Most of the female trauma surgeons I know in Chicago don’t have kids. Some people can have it all. Personally, I can’t. I have a cat and I have a husband.

You just go in and as quietly and compassionately as possible say, “I’m very sorry, but your loved one has just died.” You actually say “died,” you don’t say “passed.” And you leave it at that.

A surgeon isn’t the end-all, be-all. You can be wrong. You can make mistakes. The most important thing is, if you make a mistake, you have the humility to recognize it and just fix it.

Even if they’re getting shot or in gangs, they’re grateful to us, I’d say, 95 percent of the time.

The first time I ever told a patient’s family the patient died, when I was a second-year resident, I literally got knocked unconscious. It was a 16- or 17-year-old kid who got hit by a fire engine while riding a bike. When I went out and told the family, I had the mother in front of me, and I had the brother over here, and I had a friend of the patient over on the other side. The mother and son started to hug each other, crying. I wasn’t paying attention to this other guy. He just wound up and hit me. Just punched me in the face and knocked me out cold.

Every year I get a text on Thanksgiving from one of the big gang leaders in Chicago.
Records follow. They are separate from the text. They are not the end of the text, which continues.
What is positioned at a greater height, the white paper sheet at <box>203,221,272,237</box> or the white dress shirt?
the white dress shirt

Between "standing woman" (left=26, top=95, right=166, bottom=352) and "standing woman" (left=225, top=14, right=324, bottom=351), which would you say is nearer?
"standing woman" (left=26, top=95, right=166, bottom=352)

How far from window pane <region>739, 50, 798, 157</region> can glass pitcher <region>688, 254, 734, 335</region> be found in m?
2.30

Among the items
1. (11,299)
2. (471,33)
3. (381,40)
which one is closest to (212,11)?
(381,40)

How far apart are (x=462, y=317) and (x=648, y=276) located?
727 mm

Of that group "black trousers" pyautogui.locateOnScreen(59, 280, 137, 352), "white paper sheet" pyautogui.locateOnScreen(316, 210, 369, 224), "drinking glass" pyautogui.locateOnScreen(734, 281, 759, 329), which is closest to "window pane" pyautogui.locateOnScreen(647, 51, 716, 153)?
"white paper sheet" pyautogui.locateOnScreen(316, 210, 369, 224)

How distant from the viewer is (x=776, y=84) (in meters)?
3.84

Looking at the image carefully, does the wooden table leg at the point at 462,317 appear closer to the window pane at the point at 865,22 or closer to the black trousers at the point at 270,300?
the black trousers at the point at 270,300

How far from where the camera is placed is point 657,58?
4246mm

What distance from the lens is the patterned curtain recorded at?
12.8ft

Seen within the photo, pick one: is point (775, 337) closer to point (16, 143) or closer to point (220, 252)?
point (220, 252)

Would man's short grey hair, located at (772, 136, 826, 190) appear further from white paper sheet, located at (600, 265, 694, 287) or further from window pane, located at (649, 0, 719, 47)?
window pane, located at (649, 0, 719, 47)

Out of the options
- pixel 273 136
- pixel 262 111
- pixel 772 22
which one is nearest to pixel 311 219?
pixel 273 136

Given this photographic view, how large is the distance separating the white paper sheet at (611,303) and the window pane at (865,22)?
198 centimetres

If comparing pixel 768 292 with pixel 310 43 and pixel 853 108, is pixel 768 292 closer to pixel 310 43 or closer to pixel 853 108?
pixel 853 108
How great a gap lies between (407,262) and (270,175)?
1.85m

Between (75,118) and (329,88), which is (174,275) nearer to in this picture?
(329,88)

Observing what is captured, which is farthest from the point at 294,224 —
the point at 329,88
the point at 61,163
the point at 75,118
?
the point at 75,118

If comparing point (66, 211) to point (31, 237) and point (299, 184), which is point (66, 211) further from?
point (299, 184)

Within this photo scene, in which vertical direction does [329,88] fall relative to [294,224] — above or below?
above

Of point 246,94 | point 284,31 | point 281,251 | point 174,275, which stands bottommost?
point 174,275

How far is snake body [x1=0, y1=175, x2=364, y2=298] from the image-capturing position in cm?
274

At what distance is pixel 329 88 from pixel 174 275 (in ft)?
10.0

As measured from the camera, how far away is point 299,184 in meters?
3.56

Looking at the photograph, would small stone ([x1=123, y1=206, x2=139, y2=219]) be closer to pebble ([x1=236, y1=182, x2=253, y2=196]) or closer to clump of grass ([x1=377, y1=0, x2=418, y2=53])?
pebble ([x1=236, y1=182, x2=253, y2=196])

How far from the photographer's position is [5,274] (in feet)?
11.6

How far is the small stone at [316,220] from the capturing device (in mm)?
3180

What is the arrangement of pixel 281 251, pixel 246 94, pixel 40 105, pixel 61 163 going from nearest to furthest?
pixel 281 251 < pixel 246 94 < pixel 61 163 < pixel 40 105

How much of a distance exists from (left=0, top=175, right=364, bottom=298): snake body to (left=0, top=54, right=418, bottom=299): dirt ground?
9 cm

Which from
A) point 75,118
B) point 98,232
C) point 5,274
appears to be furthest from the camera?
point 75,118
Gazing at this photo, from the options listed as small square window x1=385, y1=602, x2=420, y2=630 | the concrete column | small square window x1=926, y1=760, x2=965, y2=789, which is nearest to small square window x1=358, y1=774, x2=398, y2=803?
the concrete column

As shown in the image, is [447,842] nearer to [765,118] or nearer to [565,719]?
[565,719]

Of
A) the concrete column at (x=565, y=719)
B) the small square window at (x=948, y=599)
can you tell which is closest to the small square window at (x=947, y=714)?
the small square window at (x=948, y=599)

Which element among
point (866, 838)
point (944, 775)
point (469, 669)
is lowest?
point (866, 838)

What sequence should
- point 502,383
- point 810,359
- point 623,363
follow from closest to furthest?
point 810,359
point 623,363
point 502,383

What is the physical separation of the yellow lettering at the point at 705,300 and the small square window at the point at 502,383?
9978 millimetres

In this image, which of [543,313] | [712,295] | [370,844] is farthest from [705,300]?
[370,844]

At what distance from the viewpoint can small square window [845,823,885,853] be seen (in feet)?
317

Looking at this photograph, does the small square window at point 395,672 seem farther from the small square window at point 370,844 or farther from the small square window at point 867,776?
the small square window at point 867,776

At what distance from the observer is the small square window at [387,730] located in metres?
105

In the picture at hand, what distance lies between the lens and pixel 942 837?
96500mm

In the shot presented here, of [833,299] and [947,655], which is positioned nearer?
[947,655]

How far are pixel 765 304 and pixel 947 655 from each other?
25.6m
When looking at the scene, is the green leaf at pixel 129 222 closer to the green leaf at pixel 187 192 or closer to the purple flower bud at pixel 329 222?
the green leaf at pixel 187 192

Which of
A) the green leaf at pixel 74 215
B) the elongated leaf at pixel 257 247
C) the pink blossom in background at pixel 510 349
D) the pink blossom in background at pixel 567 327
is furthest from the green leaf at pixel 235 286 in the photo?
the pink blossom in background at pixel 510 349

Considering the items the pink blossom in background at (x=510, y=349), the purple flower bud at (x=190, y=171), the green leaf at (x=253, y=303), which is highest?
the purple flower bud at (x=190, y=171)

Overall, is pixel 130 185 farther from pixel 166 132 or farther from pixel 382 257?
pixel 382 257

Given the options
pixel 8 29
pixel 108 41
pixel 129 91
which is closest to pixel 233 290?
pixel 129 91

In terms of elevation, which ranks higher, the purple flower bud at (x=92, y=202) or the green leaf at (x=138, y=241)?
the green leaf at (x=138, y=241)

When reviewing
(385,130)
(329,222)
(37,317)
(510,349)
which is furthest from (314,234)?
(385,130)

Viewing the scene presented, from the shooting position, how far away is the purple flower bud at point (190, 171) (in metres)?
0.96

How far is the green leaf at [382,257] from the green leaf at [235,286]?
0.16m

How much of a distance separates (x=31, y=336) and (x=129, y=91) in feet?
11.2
He says, “Doc, thank you. I wouldn’t be here without you.” He’s been shot twice since the first time I took care of him.

Whether they were or weren’t in a gang should have no bearing on how I care for a patient’s injuries.

I think a lot of us, if not all of us, rarely will approach a family in an acute situation without somebody else in the room and without being very mindful of where to exit in a hurry.

A shaken baby comes in, and “Who did it?” is the question that everybody wants to have answered. As a medical professional, I don’t care. It doesn’t matter to me.

People react differently. I had somebody throw a chair at the picture on the wall in the quiet room. He was just whaling on it. It didn’t even crack. Until that time, I didn’t know it was plastic and not glass.

The amount of post-traumatic stress syndrome in trauma surgeons is underrecognized. It’s something we don’t talk about.

I had this one guy. It was pedestrian versus auto. He came in, and his eyes are fixed and dilated, he has no blood pressure, he’s bleeding from every orifice, he broke his arms and legs, he broke his pelvis, he had injury to his intestine. We take him to surgery, I give him an ostomy, we pack him for bleeding, I give him like six units of blood in the first 24 hours. I’d normally do 24-hour shifts, but I stay there 30, because I just keep on pushing blood. So then I go home, and I come back the next day and I can’t believe it: He’s still alive. We take him back to surgery five more times. And literally this guy, he walked out of the hospital into rehab and then a year later he writes this note saying, “Thank you, doctor, for saving my life.” That’s the best feeling in the world.